▸ Article:
· · · · ·

Nicron N7 / CJRB Crag / S&W M&P9 Shield


----------



## Megalamuffin

CQC-13 again with the m91bw equipped md2.


----------



## Pirate63

Nicron N7 and Mora Companion with custom kydex sheath


----------



## Pirate63

Lumintop D2 and Becker BK14 with custom scales and sheath


----------



## CanAm

Lumens Factory E2's, one incan and one w/ a VME and M61NLL.
Knife is a Hiroki Ohta FK9. Simple friction folder, about a 3.75" blade. I like the shape and it's been great so far. The extended tang makes it easy to open one handed and easy to hold open.


----------



## scalpel_ninja

Titanium day. Mechforce Mechtorch and Benchmade 940-1 dressed in new scales from Rockscale Designs.


----------



## Megalamuffin

Defender, C2 and spyderco manix 2 xl.


----------



## ledbetter

Malkoff MDC M30 runs on both 14500 and AA. Dad’s old Remington Boy Scout Knife, pretty beat up but still has snap and has one good side for pics!


----------



## Megalamuffin

1950’s schrade walden’s with yellow celluloid handles and midnight blue incan minimag.






1950’s schrade walden’s with bone handles and brass aaa’s by prometheus and maratac.






WW1 serbian dagger and E2D defender. Old and new of tactical.


----------



## KITROBASKIN

Surefire G2 with Malkoff M61N, Spyderco Atlantic Salt and Aqua Salt


----------



## scalpel_ninja

Fancy carry today:

TCR20 modified to Nichia 219b 4500k

Assassins Knives custom “Pen” model; front flipper with stainless raindrop Damascus blade, Mokume bolsters, and gold flake carbon fiber scales.


----------



## Megalamuffin

Took these over the weekend trip to arkansas. Spyderco manix 2 xl sprint run with S90V steel and carbon fiber handles. Baton 3 519a and malkoff e1 hyper throw head on sf body and lastly a good pupper.


----------



## knucklegary

Attentive pup and well equipped owner! 👍


----------



## Megalamuffin

2021 bladeforums barlow aka Merle that I have for a short time as a forum pass around knife. Also the E2D incan goodness with some other tools of the trade.


----------



## tech25

Beautiful knife! Nice pairing with an Incan.


----------



## ledbetter

Valiant concepts 2 cr123 body and m61l. Edi knife from Florida.


----------



## ekardscribner73

This is a cool thread. I could do this for days! Love seeing all your stuff.

· · · · ·

▸ Supplied data:
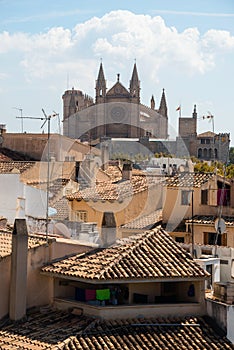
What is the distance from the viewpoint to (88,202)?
735 inches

· · · · ·

Could you resume the forum thread on flashlight and knife pairings, picking up right after its final post?

▸ The result:
Keeping it simple today. M61T MD2, Victorinox Spirit X, and a Benchmade 940. The Benchmade hasn't been in the rotation for long because I just recently got around to reprofiling the edge.


----------



## Megalamuffin

tech25 said:


> Beautiful knife! Nice pairing with an Incan.



Thanks.


----------



## ledbetter

Pool ready? G2 m61wllll. Cold steel knife.


----------



## scalpel_ninja

KAC Elzetta with M361N
Grimsmo Norseman #2043


----------



## ledbetter

Hitting the road again and have learned to always bring a decent knife to cook with, an electric kettle, coffee making supplies, a corkscrew and of course a variety of lights. Japanese blue steel knife and MDC sho.


----------



## knucklegary

Is that a garden tool made into a shank?


----------



## Megalamuffin

Spyderco manix 2 xl and SF E2 executive. After having this knife for years I finally tried an aftermarket deep carry clip. It’s pretty swell, should have bought it ages ago.


----------



## ledbetter

knucklegary said:


> Is that a garden tool made into a shank?


San mai, basically a Japanese sandwich with a tool steel core and softer iron sides. Traditional Swedish steel uses the same principle. Btw, ninjas were known for using or converting garden tools into weapons. Not flashy like katanas but very effective.


----------



## Megalamuffin

Malkoff md3 and great eastern cutlery 73 scout trapper with ebony handles.


----------



## scalpel_ninja

Same light with an XM-18 today.


----------



## ledbetter

Traveling light. Vinh penlight and Phill Hartsfield chisel grind kozuka.


----------



## boo5ted

Surefire Backup MV and a Microtech UTX-85


----------



## tex.proud

I'm bored!!!! So here's a few carry setups...

Malkoff MDC CR123 and Hogue Deka 





Lumintop FW3A Copper and Spyderco Para 3





HDS Rotary 18650 and Spartan Harsey.





Carry On!


----------



## muichimon

Old school made in USA surefire 6P and custom balisong.


----------



## Olumin

muichimon said:


> Old school made in USA surefire 6P and custom balisong.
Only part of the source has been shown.